One of the biggest dilemmas facing investors when fixing and flipping houses is whether they should splurge on replacing big ticket items. So what’s the deal?
A lot of investors, especially in this type of market, are accustomed to swooping in, throwing on a coat of new paint, cutting the grass, and perhaps if they are feeling really generous, replacing the flooring and maybe recovering kitchen cabinets and counter tops. But what happens when investors run into properties with more serious and expensive repair issues?
Some properties may require the replacement of old fixtures with big ticket items. Others may just need an obscene amount of repairs before they are considered appropriate to sell.
There can be a lot of rewards that come with investing in properties others are afraid to touch, but they can come with some equally large repair bills and decisions. So when it comes to items like roofs, A/C, pool heating systems, foundations and remedying illegal work; should you fix, replace, or just leave it for the next owner?
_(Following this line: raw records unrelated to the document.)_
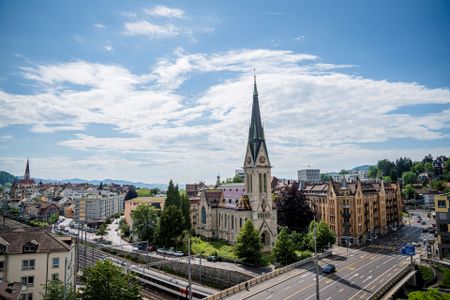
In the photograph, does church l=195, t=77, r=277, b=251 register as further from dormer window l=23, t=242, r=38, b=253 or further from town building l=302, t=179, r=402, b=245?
dormer window l=23, t=242, r=38, b=253

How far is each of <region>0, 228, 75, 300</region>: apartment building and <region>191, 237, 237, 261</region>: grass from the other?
1271 inches

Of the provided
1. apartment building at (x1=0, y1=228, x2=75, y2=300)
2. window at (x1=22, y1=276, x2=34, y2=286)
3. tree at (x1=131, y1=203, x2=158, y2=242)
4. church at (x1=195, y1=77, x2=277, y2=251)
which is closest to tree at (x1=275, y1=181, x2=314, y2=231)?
church at (x1=195, y1=77, x2=277, y2=251)

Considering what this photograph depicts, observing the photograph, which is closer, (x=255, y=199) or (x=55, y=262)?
(x=55, y=262)

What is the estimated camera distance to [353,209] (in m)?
81.9

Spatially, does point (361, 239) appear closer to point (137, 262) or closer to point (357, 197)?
point (357, 197)

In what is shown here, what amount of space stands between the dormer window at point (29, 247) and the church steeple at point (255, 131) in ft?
162

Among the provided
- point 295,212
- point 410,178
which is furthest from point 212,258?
point 410,178

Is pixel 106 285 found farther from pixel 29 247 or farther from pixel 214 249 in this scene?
pixel 214 249

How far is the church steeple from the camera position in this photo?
7881 centimetres

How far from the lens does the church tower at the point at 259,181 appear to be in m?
75.3

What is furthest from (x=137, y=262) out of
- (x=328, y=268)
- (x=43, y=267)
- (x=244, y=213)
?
(x=328, y=268)

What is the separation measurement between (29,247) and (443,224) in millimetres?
69291

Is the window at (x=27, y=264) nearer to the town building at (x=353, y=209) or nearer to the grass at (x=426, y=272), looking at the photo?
the grass at (x=426, y=272)

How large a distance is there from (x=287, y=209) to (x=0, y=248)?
64.1 m
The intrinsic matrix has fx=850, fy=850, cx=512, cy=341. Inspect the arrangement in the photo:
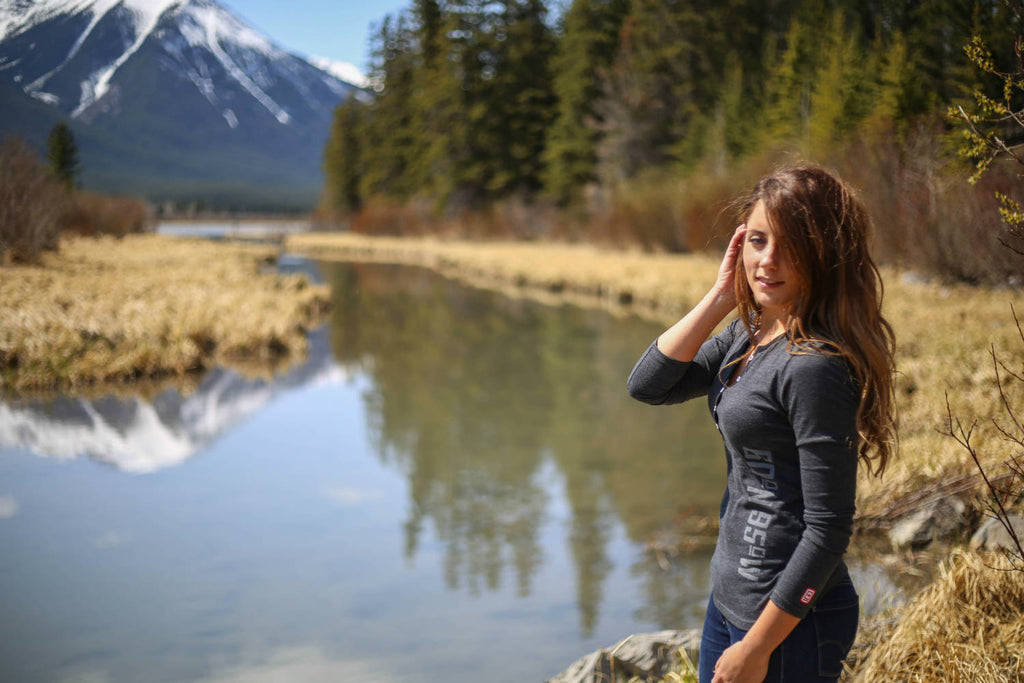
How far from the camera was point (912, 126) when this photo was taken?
1114 centimetres

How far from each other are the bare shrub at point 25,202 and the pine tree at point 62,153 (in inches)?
7.2

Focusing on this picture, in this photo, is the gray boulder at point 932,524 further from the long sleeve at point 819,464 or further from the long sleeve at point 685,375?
the long sleeve at point 819,464

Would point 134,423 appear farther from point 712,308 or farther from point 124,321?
point 712,308

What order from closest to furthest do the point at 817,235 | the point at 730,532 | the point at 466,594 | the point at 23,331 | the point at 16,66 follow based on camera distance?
the point at 817,235, the point at 730,532, the point at 466,594, the point at 16,66, the point at 23,331

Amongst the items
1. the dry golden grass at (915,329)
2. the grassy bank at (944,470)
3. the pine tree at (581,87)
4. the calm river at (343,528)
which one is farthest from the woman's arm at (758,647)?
the pine tree at (581,87)

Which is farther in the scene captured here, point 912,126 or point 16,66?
point 912,126

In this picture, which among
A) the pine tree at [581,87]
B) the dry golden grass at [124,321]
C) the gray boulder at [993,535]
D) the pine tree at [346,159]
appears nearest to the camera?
the gray boulder at [993,535]

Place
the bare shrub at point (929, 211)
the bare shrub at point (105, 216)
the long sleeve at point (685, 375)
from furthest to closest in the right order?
the bare shrub at point (105, 216)
the bare shrub at point (929, 211)
the long sleeve at point (685, 375)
One major consideration is who the intended end buyer is. Do they prefer cheap or financed, or will they rip the place apart and redo everything anyway? Will they be applying for financing which could rely on those items being fixed first? Knowing your buyer when flipping houses will make these decisions easier.
Some home improvements will take years to repay themselves or be covered by rising equity, others can deliver immediate equity. We aren’t talking about perceived value or what a cash buyer might be willing to pay under the right circumstances, but real appraised value that can be cashed in on.
Finally, how can you afford it? If you don’t have the cash on hand or don’t want to reduce liquidity, what other options are available? Can you finance them separately after acquisition using vendor financing, store cards for materials, rehab lenders, crowdfunding or tap local government programs?